(Data excerpts)
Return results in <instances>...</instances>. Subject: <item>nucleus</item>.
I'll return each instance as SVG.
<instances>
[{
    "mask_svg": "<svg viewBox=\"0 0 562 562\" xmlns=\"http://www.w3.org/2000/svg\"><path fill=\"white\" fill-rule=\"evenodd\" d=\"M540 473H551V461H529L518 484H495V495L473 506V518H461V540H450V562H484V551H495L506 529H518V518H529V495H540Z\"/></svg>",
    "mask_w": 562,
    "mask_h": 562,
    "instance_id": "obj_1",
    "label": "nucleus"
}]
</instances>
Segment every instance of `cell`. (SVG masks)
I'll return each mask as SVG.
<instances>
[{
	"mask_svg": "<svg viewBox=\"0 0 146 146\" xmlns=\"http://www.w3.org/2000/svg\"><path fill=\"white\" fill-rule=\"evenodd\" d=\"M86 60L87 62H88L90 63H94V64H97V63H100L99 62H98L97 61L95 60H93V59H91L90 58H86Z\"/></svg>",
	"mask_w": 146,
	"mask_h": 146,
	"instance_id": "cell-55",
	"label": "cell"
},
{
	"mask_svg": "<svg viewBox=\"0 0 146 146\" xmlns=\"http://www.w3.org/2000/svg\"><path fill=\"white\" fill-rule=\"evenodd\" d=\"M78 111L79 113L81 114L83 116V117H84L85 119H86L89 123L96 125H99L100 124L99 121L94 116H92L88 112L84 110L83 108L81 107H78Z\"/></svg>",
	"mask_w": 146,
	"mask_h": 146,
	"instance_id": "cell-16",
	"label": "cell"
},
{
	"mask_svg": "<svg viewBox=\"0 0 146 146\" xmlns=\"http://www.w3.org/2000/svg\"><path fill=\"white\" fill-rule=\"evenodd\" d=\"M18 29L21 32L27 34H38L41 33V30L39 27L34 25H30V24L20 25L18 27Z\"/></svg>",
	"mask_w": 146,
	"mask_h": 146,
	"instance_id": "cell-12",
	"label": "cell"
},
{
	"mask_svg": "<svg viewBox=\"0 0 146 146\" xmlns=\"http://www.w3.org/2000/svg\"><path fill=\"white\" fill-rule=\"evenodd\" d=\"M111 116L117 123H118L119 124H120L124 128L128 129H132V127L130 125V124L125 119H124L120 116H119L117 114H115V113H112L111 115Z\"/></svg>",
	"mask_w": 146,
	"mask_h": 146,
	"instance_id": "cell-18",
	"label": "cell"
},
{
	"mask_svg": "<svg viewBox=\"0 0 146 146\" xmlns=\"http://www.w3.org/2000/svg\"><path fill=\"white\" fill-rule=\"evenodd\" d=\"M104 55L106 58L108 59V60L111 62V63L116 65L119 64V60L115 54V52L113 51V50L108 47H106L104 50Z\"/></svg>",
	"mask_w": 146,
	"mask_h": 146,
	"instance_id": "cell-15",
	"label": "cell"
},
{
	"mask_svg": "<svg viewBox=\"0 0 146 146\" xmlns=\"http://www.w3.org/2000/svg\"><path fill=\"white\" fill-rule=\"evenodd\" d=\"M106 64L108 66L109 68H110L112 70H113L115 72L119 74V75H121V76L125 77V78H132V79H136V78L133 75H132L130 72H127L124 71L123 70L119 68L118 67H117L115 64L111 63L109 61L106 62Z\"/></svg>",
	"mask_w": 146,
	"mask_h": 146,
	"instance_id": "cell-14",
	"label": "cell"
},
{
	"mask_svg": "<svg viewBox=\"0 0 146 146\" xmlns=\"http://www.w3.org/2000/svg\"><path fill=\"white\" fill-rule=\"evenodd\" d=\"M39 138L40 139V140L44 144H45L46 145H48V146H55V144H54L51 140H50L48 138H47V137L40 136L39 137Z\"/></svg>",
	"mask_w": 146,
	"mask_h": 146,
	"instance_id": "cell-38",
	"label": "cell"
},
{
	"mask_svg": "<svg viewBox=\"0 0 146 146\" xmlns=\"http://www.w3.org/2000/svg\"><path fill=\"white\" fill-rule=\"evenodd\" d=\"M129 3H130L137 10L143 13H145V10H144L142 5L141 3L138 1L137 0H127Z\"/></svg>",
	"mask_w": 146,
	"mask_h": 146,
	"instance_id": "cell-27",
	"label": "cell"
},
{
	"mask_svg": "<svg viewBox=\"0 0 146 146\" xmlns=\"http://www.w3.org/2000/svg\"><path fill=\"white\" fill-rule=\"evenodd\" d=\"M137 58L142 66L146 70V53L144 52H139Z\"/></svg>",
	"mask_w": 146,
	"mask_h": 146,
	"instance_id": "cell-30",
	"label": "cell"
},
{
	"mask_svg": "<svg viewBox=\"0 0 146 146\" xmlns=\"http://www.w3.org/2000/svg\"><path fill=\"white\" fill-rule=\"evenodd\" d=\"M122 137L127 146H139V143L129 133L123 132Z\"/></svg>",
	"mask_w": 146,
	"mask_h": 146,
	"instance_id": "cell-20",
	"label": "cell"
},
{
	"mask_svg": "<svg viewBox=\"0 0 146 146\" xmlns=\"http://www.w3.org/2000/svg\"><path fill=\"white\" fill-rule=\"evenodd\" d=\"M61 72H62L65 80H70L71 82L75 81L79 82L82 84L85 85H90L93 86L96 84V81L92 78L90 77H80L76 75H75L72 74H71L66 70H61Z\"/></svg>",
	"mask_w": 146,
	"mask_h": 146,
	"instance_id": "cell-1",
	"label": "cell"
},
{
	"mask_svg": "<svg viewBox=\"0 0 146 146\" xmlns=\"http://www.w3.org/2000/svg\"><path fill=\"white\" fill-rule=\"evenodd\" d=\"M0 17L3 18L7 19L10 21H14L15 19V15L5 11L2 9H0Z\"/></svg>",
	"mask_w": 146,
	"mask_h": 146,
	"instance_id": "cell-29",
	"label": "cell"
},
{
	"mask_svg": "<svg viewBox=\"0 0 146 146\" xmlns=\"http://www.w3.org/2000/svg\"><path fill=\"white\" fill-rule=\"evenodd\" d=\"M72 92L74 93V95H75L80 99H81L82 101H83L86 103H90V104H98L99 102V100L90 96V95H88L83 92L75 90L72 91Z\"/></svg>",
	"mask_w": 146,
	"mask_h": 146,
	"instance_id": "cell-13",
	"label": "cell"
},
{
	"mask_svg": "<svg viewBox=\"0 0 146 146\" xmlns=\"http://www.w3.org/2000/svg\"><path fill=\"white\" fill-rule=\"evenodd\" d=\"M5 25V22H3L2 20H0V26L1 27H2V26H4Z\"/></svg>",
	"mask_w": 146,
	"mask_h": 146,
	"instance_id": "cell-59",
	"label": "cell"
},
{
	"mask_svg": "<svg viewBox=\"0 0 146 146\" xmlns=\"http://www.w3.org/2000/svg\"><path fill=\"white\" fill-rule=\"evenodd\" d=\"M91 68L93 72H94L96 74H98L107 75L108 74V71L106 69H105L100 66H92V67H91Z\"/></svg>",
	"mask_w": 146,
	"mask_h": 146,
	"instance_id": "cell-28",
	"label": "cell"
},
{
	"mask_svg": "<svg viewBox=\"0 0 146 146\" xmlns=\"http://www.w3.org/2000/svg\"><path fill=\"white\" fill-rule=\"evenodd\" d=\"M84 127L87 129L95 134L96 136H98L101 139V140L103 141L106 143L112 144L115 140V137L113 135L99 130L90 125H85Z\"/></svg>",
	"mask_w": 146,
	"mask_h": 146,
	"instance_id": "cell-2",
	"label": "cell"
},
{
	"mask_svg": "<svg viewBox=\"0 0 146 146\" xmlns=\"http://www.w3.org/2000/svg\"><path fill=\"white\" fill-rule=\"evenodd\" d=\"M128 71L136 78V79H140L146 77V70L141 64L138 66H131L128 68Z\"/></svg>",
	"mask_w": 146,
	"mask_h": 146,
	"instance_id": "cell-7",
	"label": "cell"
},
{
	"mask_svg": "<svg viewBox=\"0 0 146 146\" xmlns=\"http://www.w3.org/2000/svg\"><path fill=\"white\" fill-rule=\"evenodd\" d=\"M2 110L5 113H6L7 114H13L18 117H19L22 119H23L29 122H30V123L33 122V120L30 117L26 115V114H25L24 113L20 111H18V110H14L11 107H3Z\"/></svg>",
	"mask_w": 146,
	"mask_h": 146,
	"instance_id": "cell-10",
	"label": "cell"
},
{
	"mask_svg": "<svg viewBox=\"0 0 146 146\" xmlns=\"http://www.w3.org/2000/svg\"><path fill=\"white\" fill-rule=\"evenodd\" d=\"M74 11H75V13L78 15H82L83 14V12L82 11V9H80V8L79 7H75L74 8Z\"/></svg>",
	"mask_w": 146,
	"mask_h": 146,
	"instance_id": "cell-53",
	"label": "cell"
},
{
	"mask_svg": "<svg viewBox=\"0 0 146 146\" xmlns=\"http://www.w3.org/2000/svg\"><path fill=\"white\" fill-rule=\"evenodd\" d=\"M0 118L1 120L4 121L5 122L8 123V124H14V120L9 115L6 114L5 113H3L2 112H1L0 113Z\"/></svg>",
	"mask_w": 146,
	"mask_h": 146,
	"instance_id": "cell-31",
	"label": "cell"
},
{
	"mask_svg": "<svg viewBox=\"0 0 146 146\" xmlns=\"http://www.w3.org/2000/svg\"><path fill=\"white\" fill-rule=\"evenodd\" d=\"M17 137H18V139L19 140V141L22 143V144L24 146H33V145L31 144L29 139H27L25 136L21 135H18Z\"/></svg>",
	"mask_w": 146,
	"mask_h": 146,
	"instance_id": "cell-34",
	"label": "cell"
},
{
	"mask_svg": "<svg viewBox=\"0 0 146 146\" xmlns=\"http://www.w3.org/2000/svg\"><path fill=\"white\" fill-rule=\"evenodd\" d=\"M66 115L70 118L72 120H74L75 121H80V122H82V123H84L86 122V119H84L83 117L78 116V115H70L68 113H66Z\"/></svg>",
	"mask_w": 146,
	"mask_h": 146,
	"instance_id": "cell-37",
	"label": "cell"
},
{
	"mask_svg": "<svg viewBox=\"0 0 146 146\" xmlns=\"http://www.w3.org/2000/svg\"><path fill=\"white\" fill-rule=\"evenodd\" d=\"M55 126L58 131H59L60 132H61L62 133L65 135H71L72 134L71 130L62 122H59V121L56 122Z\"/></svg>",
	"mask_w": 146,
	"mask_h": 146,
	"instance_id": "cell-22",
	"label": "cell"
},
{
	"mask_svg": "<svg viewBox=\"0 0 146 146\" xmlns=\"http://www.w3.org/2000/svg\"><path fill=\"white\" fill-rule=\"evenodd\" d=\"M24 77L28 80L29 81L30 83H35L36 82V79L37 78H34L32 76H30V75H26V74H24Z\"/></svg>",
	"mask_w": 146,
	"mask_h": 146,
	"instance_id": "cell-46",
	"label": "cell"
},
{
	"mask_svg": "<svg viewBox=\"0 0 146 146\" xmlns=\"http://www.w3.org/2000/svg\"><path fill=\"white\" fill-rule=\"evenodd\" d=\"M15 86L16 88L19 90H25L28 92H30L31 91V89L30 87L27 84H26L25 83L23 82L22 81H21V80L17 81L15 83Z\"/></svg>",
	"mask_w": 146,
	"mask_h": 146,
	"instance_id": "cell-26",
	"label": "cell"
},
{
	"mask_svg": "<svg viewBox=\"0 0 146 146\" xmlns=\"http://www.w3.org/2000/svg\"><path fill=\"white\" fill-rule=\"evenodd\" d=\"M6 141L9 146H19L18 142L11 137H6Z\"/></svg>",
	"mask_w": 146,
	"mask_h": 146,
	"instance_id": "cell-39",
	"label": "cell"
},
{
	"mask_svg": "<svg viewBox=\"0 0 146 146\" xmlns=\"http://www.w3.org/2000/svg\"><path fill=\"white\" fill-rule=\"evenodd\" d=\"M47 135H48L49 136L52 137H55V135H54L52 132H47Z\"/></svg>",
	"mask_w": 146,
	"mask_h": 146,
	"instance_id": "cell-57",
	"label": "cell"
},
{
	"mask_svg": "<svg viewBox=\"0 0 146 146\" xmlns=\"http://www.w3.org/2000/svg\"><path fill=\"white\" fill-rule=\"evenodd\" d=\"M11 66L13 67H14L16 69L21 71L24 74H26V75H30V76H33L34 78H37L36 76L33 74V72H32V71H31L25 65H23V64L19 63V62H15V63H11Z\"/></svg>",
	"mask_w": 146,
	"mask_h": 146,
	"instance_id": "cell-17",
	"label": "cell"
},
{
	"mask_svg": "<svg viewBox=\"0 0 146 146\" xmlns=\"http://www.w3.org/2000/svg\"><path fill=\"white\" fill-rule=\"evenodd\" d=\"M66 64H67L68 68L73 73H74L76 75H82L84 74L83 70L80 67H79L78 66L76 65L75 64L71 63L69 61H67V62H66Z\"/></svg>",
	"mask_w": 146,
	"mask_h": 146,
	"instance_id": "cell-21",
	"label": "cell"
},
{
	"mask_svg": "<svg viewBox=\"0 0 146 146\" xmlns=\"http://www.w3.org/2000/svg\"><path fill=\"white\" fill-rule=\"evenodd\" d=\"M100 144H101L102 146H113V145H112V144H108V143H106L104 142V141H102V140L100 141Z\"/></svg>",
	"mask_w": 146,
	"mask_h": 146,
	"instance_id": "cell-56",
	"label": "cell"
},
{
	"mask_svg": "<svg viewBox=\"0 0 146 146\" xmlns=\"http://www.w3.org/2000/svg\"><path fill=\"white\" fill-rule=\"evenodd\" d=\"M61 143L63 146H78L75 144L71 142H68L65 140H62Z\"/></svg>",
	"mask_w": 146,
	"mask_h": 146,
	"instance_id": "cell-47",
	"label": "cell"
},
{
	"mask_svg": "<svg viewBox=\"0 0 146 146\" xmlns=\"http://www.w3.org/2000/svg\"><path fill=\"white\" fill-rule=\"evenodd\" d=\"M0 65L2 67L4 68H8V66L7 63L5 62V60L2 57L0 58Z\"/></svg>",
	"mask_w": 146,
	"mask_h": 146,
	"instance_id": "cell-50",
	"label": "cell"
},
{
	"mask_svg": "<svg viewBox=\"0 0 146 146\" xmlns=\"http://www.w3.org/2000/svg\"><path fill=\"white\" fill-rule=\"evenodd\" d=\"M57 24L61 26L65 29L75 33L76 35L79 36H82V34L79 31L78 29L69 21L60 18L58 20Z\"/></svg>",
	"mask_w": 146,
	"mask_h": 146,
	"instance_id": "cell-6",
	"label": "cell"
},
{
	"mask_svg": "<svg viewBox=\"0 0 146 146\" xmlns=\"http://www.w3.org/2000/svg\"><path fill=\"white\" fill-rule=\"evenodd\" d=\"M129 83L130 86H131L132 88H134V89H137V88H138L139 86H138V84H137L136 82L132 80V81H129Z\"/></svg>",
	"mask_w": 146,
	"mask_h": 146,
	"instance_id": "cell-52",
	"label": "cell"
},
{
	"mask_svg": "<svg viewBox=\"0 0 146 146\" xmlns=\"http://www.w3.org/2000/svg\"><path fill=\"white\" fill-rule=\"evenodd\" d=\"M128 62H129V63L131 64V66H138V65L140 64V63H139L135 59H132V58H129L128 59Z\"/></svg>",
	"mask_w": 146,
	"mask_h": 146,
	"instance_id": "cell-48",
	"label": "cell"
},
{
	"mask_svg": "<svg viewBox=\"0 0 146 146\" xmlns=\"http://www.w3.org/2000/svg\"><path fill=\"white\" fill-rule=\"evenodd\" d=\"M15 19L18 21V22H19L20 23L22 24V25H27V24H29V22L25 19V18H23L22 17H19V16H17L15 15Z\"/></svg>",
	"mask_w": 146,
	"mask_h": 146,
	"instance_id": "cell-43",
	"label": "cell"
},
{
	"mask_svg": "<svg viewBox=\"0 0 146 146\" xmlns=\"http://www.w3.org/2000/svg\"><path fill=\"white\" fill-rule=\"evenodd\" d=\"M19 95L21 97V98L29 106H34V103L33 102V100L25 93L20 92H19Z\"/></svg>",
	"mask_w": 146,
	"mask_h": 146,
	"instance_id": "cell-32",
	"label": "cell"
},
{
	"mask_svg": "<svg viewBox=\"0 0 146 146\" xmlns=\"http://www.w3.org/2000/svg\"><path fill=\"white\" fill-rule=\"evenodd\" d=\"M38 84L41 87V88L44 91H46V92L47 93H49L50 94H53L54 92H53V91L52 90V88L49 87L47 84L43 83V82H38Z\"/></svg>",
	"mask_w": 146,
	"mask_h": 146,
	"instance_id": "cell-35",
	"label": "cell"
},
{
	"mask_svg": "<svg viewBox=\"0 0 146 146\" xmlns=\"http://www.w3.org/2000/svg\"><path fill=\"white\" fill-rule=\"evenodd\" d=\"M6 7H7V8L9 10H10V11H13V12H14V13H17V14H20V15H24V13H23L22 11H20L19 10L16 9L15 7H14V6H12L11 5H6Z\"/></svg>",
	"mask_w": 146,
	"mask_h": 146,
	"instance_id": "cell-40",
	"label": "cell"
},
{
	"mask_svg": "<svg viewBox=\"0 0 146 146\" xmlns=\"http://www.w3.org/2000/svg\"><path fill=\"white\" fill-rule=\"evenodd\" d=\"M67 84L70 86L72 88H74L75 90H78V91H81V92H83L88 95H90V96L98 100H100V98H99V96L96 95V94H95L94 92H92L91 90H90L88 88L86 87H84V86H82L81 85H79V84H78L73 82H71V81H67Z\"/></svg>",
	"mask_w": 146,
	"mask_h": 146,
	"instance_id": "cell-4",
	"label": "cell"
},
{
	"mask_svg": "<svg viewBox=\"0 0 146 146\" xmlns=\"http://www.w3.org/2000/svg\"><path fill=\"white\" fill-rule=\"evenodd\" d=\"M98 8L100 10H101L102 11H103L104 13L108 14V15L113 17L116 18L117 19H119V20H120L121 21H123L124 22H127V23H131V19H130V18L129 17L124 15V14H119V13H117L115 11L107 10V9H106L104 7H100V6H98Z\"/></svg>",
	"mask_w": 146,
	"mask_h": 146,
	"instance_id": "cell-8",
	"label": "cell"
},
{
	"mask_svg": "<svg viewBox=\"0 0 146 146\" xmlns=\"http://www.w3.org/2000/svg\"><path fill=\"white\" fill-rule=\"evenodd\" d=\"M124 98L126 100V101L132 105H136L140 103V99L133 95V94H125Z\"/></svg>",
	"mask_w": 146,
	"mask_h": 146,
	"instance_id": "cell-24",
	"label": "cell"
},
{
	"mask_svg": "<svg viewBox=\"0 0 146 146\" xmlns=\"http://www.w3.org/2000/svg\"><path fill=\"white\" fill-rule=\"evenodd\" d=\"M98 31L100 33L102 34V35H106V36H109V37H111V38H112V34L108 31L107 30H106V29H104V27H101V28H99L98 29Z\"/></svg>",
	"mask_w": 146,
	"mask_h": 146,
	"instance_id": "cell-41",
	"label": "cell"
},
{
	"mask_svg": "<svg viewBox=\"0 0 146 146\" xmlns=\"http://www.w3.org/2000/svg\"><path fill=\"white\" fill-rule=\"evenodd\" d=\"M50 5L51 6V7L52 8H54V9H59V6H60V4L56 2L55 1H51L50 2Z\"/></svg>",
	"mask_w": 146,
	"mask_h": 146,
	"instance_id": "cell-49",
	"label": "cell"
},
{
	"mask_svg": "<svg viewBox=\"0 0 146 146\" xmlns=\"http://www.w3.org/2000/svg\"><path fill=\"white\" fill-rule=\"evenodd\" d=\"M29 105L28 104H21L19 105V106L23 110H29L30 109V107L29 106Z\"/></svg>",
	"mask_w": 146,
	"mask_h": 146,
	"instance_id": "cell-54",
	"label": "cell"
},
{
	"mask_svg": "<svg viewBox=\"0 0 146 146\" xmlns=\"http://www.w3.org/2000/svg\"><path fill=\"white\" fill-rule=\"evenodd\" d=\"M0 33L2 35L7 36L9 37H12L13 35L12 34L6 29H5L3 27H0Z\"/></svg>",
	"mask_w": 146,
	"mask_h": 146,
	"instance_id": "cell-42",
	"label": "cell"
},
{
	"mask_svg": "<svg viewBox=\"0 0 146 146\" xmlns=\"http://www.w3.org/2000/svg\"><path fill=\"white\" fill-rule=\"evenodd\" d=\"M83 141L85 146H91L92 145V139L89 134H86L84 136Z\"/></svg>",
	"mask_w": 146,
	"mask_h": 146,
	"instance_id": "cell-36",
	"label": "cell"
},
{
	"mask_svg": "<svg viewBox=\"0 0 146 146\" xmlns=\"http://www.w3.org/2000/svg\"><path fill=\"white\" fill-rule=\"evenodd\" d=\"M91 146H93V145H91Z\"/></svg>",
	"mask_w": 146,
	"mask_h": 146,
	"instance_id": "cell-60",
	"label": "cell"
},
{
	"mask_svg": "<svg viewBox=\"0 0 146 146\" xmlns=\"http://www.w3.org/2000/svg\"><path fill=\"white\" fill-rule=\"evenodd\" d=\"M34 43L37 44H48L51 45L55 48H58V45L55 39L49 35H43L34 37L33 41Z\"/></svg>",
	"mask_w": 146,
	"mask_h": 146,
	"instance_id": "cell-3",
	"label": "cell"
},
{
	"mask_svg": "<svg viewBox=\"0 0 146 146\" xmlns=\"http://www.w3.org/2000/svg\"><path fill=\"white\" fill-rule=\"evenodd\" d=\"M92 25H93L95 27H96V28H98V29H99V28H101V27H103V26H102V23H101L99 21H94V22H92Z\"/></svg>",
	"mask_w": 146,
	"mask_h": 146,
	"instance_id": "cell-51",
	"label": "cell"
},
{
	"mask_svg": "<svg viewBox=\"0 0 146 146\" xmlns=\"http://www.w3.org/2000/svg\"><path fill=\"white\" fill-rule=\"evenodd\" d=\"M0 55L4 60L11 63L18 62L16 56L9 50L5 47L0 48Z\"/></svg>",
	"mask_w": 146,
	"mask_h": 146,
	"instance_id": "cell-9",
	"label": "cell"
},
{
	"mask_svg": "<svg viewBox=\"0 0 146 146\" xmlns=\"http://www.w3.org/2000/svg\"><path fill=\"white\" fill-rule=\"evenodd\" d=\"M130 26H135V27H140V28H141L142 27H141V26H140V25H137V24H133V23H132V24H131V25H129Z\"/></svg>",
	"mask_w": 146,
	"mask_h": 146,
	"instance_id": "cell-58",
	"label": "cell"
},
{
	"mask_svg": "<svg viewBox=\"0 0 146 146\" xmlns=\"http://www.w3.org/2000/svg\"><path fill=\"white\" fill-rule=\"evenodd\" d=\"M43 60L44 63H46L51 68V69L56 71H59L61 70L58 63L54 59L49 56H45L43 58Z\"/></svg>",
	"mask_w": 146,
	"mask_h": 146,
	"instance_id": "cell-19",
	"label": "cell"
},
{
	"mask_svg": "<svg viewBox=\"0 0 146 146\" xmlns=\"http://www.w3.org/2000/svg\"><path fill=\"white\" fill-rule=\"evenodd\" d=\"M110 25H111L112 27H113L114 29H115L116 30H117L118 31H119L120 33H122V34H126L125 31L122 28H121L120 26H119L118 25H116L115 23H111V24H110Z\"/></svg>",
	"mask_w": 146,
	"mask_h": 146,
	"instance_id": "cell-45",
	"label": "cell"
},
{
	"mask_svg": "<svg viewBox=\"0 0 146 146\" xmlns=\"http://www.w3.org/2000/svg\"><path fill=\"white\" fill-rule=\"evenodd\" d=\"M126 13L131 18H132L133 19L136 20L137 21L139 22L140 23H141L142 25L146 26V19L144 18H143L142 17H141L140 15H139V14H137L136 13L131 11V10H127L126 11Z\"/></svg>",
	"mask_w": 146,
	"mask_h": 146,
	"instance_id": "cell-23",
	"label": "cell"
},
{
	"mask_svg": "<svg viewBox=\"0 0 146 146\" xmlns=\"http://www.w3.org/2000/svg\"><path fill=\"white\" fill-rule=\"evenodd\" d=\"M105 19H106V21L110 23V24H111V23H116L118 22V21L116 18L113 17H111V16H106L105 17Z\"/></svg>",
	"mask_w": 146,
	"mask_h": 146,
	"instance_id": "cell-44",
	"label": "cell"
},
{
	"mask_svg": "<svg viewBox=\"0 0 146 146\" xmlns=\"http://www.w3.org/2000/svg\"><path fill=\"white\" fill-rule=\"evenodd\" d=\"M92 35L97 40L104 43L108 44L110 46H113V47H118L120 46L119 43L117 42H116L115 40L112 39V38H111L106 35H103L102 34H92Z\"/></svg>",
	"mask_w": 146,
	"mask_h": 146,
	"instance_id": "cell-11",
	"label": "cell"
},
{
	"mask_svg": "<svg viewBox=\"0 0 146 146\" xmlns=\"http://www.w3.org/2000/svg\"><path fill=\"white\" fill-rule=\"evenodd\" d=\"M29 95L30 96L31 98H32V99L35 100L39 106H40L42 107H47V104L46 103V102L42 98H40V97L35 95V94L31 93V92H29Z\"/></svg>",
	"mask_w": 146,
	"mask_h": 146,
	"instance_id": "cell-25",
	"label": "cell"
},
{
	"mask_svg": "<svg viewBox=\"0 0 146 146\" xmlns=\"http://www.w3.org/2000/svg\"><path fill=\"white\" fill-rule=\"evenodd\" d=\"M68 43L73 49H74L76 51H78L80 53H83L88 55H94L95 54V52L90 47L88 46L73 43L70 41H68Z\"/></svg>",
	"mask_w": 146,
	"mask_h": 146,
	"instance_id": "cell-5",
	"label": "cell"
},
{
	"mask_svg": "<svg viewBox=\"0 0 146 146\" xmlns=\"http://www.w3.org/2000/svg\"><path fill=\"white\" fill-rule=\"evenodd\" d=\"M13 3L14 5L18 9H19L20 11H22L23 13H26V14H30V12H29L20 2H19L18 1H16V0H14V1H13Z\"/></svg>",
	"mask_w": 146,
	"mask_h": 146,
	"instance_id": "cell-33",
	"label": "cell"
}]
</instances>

● **YOUR TASK**
Collect every line of the records that contains the word "each". Case matters, so a match must have the same capital and lowercase letters.

● **WRITTEN ANSWER**
I'll return each instance as SVG.
I'll return each mask as SVG.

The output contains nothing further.